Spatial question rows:
· · ·
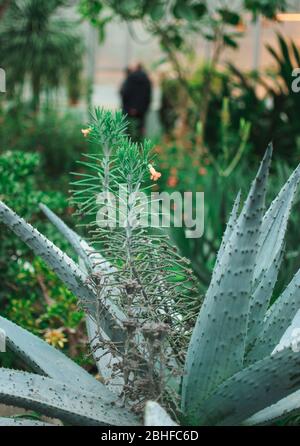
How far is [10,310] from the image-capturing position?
3.33m

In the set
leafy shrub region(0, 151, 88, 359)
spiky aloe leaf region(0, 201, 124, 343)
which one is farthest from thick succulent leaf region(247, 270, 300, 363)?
leafy shrub region(0, 151, 88, 359)

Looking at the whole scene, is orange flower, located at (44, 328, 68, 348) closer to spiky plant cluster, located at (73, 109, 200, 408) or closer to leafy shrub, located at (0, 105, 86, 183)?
spiky plant cluster, located at (73, 109, 200, 408)

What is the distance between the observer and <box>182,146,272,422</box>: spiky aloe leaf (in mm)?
1689

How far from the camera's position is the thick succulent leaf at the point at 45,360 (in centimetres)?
201

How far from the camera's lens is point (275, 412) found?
185 centimetres

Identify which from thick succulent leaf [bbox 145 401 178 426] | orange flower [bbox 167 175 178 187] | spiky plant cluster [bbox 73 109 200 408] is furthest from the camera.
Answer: orange flower [bbox 167 175 178 187]

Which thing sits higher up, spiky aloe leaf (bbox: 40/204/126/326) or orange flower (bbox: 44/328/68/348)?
spiky aloe leaf (bbox: 40/204/126/326)

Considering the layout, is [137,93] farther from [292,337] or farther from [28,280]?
[292,337]

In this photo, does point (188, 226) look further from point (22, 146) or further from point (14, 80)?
point (14, 80)

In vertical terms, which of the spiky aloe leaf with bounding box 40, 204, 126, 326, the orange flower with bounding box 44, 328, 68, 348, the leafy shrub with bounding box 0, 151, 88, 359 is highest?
the spiky aloe leaf with bounding box 40, 204, 126, 326

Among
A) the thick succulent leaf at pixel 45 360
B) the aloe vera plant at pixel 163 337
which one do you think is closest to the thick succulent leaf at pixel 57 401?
the aloe vera plant at pixel 163 337

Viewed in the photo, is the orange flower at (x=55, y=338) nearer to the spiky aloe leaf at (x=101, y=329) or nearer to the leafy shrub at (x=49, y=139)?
the spiky aloe leaf at (x=101, y=329)

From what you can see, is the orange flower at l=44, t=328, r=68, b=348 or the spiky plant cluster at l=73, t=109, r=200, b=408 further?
the orange flower at l=44, t=328, r=68, b=348

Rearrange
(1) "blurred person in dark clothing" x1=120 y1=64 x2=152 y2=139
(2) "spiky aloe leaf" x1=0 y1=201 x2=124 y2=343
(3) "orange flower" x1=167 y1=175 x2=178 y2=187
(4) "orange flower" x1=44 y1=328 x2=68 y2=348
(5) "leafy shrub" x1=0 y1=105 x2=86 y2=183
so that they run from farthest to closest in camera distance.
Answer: (1) "blurred person in dark clothing" x1=120 y1=64 x2=152 y2=139, (5) "leafy shrub" x1=0 y1=105 x2=86 y2=183, (3) "orange flower" x1=167 y1=175 x2=178 y2=187, (4) "orange flower" x1=44 y1=328 x2=68 y2=348, (2) "spiky aloe leaf" x1=0 y1=201 x2=124 y2=343
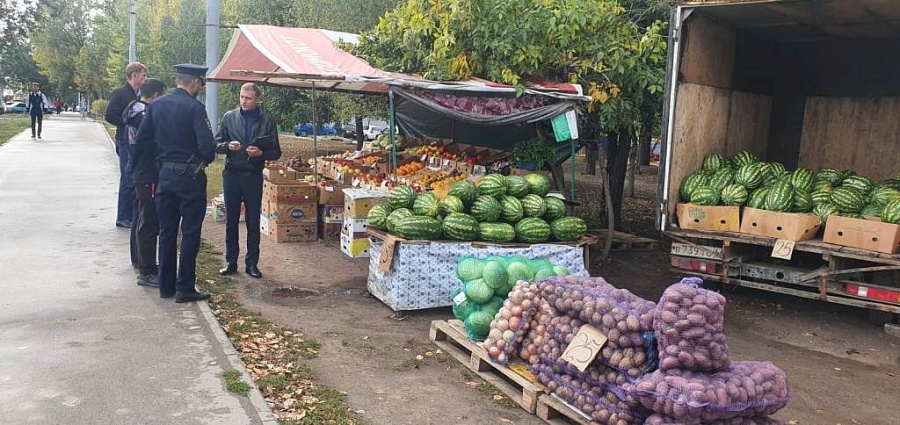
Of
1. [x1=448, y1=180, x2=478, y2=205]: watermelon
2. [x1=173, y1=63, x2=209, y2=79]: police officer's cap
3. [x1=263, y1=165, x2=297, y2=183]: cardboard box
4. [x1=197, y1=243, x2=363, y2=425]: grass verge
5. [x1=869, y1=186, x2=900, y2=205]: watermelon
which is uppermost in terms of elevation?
Result: [x1=173, y1=63, x2=209, y2=79]: police officer's cap

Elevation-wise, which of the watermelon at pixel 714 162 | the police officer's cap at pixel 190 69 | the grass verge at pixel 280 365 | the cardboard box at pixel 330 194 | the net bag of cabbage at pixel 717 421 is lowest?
the grass verge at pixel 280 365

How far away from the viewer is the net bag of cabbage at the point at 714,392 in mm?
3777

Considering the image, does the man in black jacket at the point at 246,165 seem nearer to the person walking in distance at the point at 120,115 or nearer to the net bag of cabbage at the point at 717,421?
the person walking in distance at the point at 120,115

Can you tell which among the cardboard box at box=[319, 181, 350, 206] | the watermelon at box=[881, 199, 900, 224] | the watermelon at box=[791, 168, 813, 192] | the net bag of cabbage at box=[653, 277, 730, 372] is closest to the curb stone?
the net bag of cabbage at box=[653, 277, 730, 372]

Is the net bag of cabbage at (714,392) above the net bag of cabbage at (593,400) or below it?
above

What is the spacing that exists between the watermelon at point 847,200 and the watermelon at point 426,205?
14.6 feet

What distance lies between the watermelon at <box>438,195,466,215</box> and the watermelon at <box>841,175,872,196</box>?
4718 millimetres

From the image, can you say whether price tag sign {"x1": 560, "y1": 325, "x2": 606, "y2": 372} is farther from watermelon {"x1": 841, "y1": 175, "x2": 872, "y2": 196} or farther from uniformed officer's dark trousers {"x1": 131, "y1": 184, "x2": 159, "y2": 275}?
watermelon {"x1": 841, "y1": 175, "x2": 872, "y2": 196}

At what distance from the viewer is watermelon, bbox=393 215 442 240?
282 inches

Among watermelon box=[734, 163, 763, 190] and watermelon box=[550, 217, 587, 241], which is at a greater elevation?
watermelon box=[734, 163, 763, 190]

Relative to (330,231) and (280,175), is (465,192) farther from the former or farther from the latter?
(280,175)

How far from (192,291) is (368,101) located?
1381 centimetres

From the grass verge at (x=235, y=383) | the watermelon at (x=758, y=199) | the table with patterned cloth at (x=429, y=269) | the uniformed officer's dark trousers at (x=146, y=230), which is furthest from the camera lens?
the watermelon at (x=758, y=199)

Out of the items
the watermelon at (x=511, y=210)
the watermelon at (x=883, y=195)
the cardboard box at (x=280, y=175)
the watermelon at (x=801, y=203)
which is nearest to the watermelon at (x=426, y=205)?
the watermelon at (x=511, y=210)
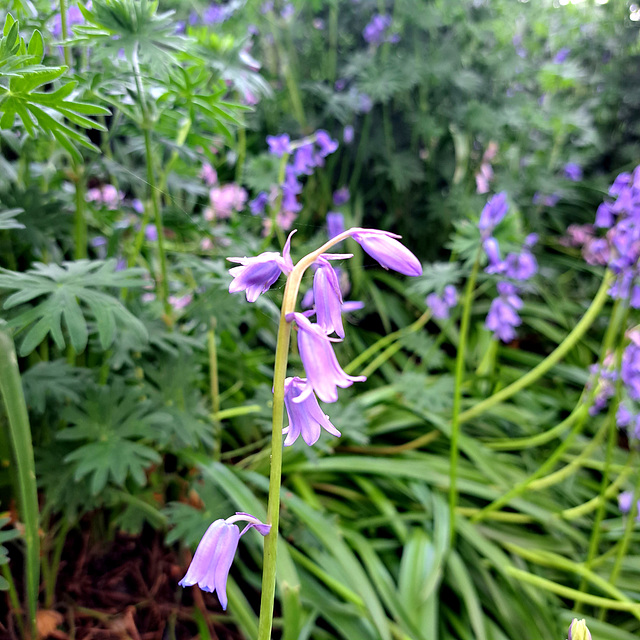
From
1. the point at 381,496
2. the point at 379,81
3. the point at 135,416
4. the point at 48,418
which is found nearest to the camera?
the point at 135,416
· · ·
• **TASK TO COMPLETE**
Reproduce every line of the rows above verbatim, omitting the pictures.

• **FULL SOLUTION**
How far is [10,310] from the image-capturing position?
3.33m

In the set
leafy shrub region(0, 151, 88, 359)
spiky aloe leaf region(0, 201, 124, 343)
which one is farthest from thick succulent leaf region(247, 270, 300, 363)?
leafy shrub region(0, 151, 88, 359)

Looking at the whole scene, is orange flower, located at (44, 328, 68, 348) closer to spiky plant cluster, located at (73, 109, 200, 408) or closer to leafy shrub, located at (0, 105, 86, 183)?
spiky plant cluster, located at (73, 109, 200, 408)

What is the distance between the observer and <box>182,146,272,422</box>: spiky aloe leaf (in mm)?
1689

How far from the camera's position is the thick succulent leaf at the point at 45,360 (in centimetres)?
201

How far from the camera's lens is point (275, 412) found?
185 centimetres

Identify which from thick succulent leaf [bbox 145 401 178 426] | orange flower [bbox 167 175 178 187] | spiky plant cluster [bbox 73 109 200 408] is furthest from the camera.
Answer: orange flower [bbox 167 175 178 187]

Which thing sits higher up, spiky aloe leaf (bbox: 40/204/126/326) or orange flower (bbox: 44/328/68/348)?
spiky aloe leaf (bbox: 40/204/126/326)

Considering the layout, is [137,93] farther from [292,337] or farther from [28,280]?
[292,337]

In this photo, does point (188, 226) look further from point (22, 146) or further from point (14, 80)?
point (14, 80)

In vertical terms, which of the spiky aloe leaf with bounding box 40, 204, 126, 326, the orange flower with bounding box 44, 328, 68, 348, the leafy shrub with bounding box 0, 151, 88, 359 is highest?
the spiky aloe leaf with bounding box 40, 204, 126, 326

Among
A) the thick succulent leaf at pixel 45 360
B) the aloe vera plant at pixel 163 337
which one do you think is closest to the thick succulent leaf at pixel 57 401?
the aloe vera plant at pixel 163 337

Viewed in the photo, is the orange flower at (x=55, y=338) nearer to the spiky aloe leaf at (x=101, y=329) or nearer to the leafy shrub at (x=49, y=139)?
the spiky aloe leaf at (x=101, y=329)

From what you can see, is the orange flower at l=44, t=328, r=68, b=348 or the spiky plant cluster at l=73, t=109, r=200, b=408 further?
the orange flower at l=44, t=328, r=68, b=348

Rearrange
(1) "blurred person in dark clothing" x1=120 y1=64 x2=152 y2=139
(2) "spiky aloe leaf" x1=0 y1=201 x2=124 y2=343
(3) "orange flower" x1=167 y1=175 x2=178 y2=187
(4) "orange flower" x1=44 y1=328 x2=68 y2=348
(5) "leafy shrub" x1=0 y1=105 x2=86 y2=183
so that they run from farthest to closest in camera distance.
Answer: (1) "blurred person in dark clothing" x1=120 y1=64 x2=152 y2=139, (5) "leafy shrub" x1=0 y1=105 x2=86 y2=183, (3) "orange flower" x1=167 y1=175 x2=178 y2=187, (4) "orange flower" x1=44 y1=328 x2=68 y2=348, (2) "spiky aloe leaf" x1=0 y1=201 x2=124 y2=343
Of
1. [x1=448, y1=180, x2=478, y2=205]: watermelon
2. [x1=173, y1=63, x2=209, y2=79]: police officer's cap
3. [x1=263, y1=165, x2=297, y2=183]: cardboard box
4. [x1=197, y1=243, x2=363, y2=425]: grass verge
5. [x1=869, y1=186, x2=900, y2=205]: watermelon
which is uppermost in terms of elevation?
Result: [x1=173, y1=63, x2=209, y2=79]: police officer's cap

Elevation-wise, which of the watermelon at pixel 714 162 | the police officer's cap at pixel 190 69 | the grass verge at pixel 280 365 | the cardboard box at pixel 330 194 | the net bag of cabbage at pixel 717 421 is lowest?
the grass verge at pixel 280 365

How far away from the viewer is the net bag of cabbage at the point at 714,392 in mm?
3777

Considering the image, does the man in black jacket at the point at 246,165 seem nearer to the person walking in distance at the point at 120,115 or nearer to the net bag of cabbage at the point at 717,421?
the person walking in distance at the point at 120,115

Can you tell which among the cardboard box at box=[319, 181, 350, 206] | the watermelon at box=[881, 199, 900, 224] | the watermelon at box=[791, 168, 813, 192] | the net bag of cabbage at box=[653, 277, 730, 372] is closest to the curb stone?
the net bag of cabbage at box=[653, 277, 730, 372]

Is the net bag of cabbage at (714,392) above the net bag of cabbage at (593,400) or below it?
above

What is the spacing that exists between the watermelon at point 847,200 and the watermelon at point 426,205?
14.6 feet

What distance lies between the watermelon at <box>438,195,466,215</box> and the watermelon at <box>841,175,872,196</box>?
4718 millimetres

From the image, can you say whether price tag sign {"x1": 560, "y1": 325, "x2": 606, "y2": 372} is farther from watermelon {"x1": 841, "y1": 175, "x2": 872, "y2": 196} or farther from uniformed officer's dark trousers {"x1": 131, "y1": 184, "x2": 159, "y2": 275}?
watermelon {"x1": 841, "y1": 175, "x2": 872, "y2": 196}

At what distance from the viewer is watermelon, bbox=393 215 442 240?
282 inches

Among watermelon box=[734, 163, 763, 190] and watermelon box=[550, 217, 587, 241], which is at a greater elevation?
watermelon box=[734, 163, 763, 190]

Relative to (330,231) and (280,175), is (465,192) farther from the former or farther from the latter?
(280,175)

How far from (192,291) is (368,101) located?
1381 centimetres

From the grass verge at (x=235, y=383) | the watermelon at (x=758, y=199) | the table with patterned cloth at (x=429, y=269) | the uniformed officer's dark trousers at (x=146, y=230), which is furthest from the camera lens?
the watermelon at (x=758, y=199)

Out of the items
the watermelon at (x=511, y=210)
the watermelon at (x=883, y=195)
the cardboard box at (x=280, y=175)
the watermelon at (x=801, y=203)
which is nearest to the watermelon at (x=426, y=205)?
the watermelon at (x=511, y=210)
From
1. the point at 381,496
2. the point at 379,81
3. the point at 135,416
4. the point at 48,418
which is found nearest to the camera?
the point at 135,416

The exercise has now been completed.